Раз в день меня выводили в туалет и приказывали брать туда свое ведро со всем его содержимым, скопившимся за двадцать четыре часа. При этом мне давали маленький отрезок жесткой бумаги в качестве туалетной. Но, вместо того, чтобы использовать бумагу, я подмывался и уносил ее, спрятав в ладони. Возвратившись в камеру, я перепрятывал там свою бумагу, и постепенно у меня скопилось довольно много этих маленьких бумажных кусочков. Я решил, что могу сделать из них папье-маше, пережевав эти кусочки, и потом забить им углубление, в которое входила задвижка замка. Тогда, после подъема кровати, будет только казаться, что замок закрыт – на самом же деле кровать будет держаться лишь потому, что находится в вертикальном положении. Ранее я заметил, что перед тем моментом, когда замок защелкивается, кровать уже находится в сбалансированном положении и не падает обратно вниз. Заранее подготовившись – перед тем, как охранник поднимет кровать утром – я мог бы потом дождаться безопасного момента, когда он не будет смотреть в глазок, и потянуть тяжелый каркас из железа и дерева на себя - до момента, когда он будет едва балансировать в петлях и его будет валить вниз, на маленькую круглую табуретку. Потом, перед тем, как кровать начнет свое движение, мне следовало быстро встать на колени и положить голову виском на табурет - так, чтобы десятки килограмм дерева и стали рухнули на нее и моментально раскрошили мой череп. Конечно, я не могу назвать все это приятным занятием – обдумывать такой план, начать собирать бумагу для подготовки к нему – но, в то же время, этот план дал мне небольшое, но физически необходимое ощущение некоторого элемента контроля над своим будущим. И он также открывал мне путь к некоему выходу – в том случае, если бы происходящее со мной тогда перешло некоторую грань, за которой я уже не смог бы этого переносить.

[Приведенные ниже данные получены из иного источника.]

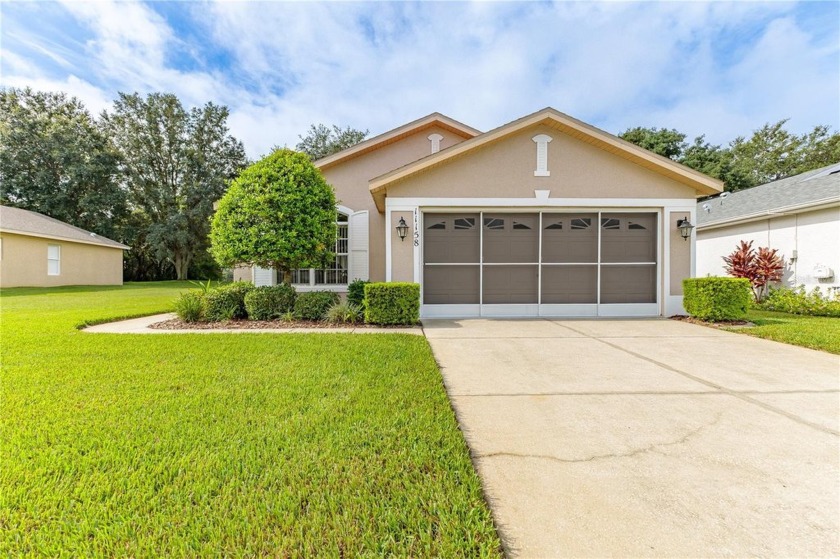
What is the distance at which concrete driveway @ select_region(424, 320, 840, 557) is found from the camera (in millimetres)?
1713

Я уже упоминал свою лихорадку. Она была похожа на малярию. Сейчас я уже не помню, откуда она у меня взялась, но, кажется, ее проявления бывали у меня еще в детстве. Вскоре после того, как Кожухов в который раз заново приступил к выяснению моей личной истории, я однажды проснулся утром после короткого получасового сна и обнаружил, что мои щеки горят, а губы сделались сухими. Я попросил позвать врача. Пришла женщина – среднего возраста, усталая, вытянутое лицо, сочувствующий взгляд – и сунула мне подмышку термометр. На нем было более 40ºС, и я очень перепугался. Женщина печально сказала, что не может ничего для меня сделать, но дала мне немного аспирина. Я был просто ошеломлен, когда понял, что это означало продолжение допросов.
Для Кожухова моя горячка была вроде забавы. Я умолял его. Я сказал ему, что обливаюсь потом, и что у меня чрезвычайно опасная температура, что моя голова и суставы болят – и он не мог не заметить пересохших губ и цвета моего лица. Но в ответ он просто рассмеялся. «Что ж, я помогу тебе остыть!» - заявил он, подошел к окну и распахнул его. Заканчивался февраль, и температура воздуха на улице была ниже нуля. Кожухов обмотал шерстяным шарфом свою шею, надел теплое армейское пальто, меховую шапку и толстые рукавицы. А затем принялся просто хохотать надо мной. Думаю, что смех у него был искренним. Он нашел эту ситуацию довольно забавной, и она развеселила его, каким-то диким весельем. Потом он попробовал продолжить дознание, но большую часть времени я дрожал слишком сильно, чтобы быть способным ему отвечать. Наконец он закрыл окно – но вовсе не из человеколюбия, а просто потому, что моя дрожь и клацающие зубы замедляли его работу, делая продвижение вперед невозможным. На следующий день он заявил с угрожающей усмешкой, потирая, в предвкушении, руки: «У тебя сегодня высокая температура, заключенный? Ну, мы можем снизить эту температуру очень легко. Ты увидишь. Мы гораздо лучше этих докторов. Ты убедишься!». И он снова надел свою шинель, открыл окно и хохотал, наблюдая, как я содрогаюсь от бесконтрольной дрожи. И так было на допросах не раз.
Поэтому я не удивляюсь тому, что последовательных, хронологических воспоминаний от пребывания в Сухановке у меня почти не осталось.